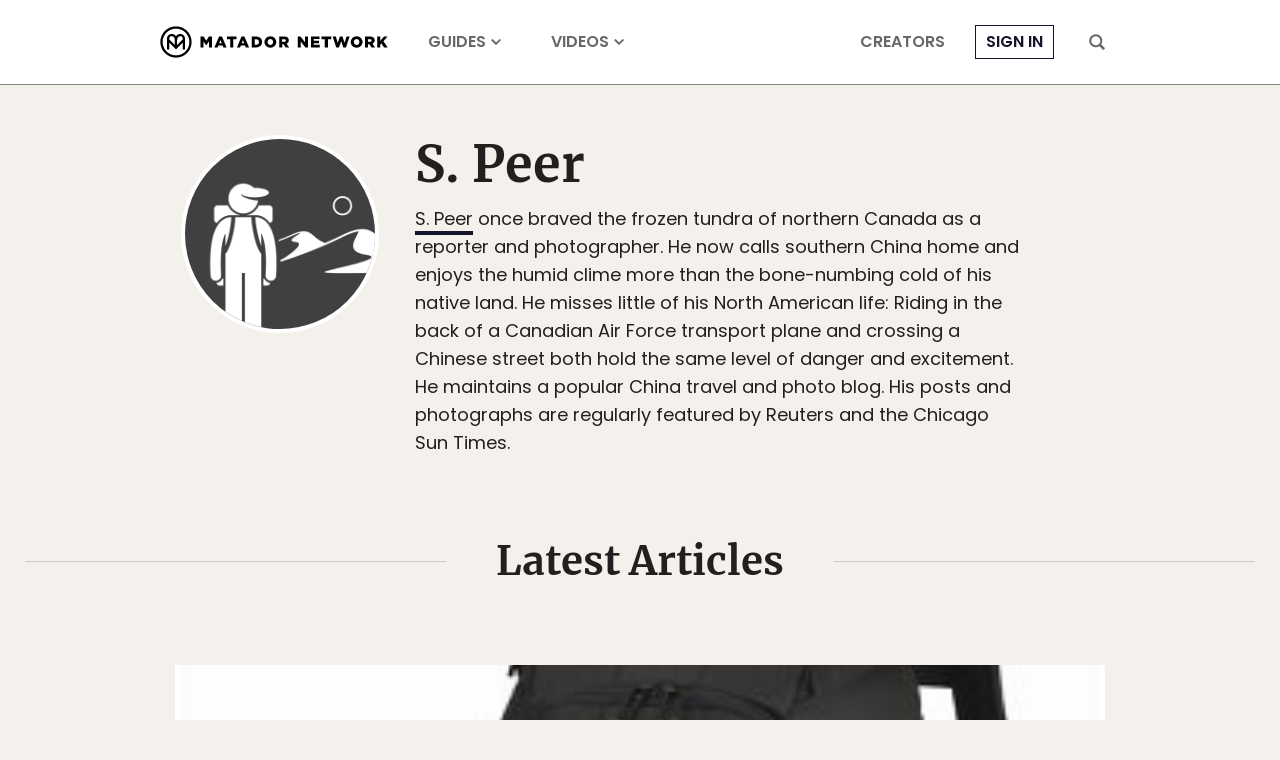

--- FILE ---
content_type: application/javascript
request_url: https://prism.app-us1.com/?a=90963874&u=https%3A%2F%2Fmatadornetwork.com%2Fauthor%2Fs-peer%2F
body_size: 123
content:
window.visitorGlobalObject=window.visitorGlobalObject||window.prismGlobalObject;window.visitorGlobalObject.setVisitorId('f661472a-c7b9-4277-a1b7-7e42f6da7a98', '90963874');window.visitorGlobalObject.setWhitelistedServices('tracking', '90963874');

> [EXERCISE DESCRIPTION]:
Although the records contain pictures, only the text should be copied, exactly as it stands.

> [OUTPUT OF THE EXERCISE]:
--- FILE ---
content_type: application/javascript
request_url: https://prism.app-us1.com/?a=90963874&u=https%3A%2F%2Fmatadornetwork.com%2Fauthor%2Fs-peer%2F
body_size: 123
content:
window.visitorGlobalObject=window.visitorGlobalObject||window.prismGlobalObject;window.visitorGlobalObject.setVisitorId('f661472a-c7b9-4277-a1b7-7e42f6da7a98', '90963874');window.visitorGlobalObject.setWhitelistedServices('tracking', '90963874');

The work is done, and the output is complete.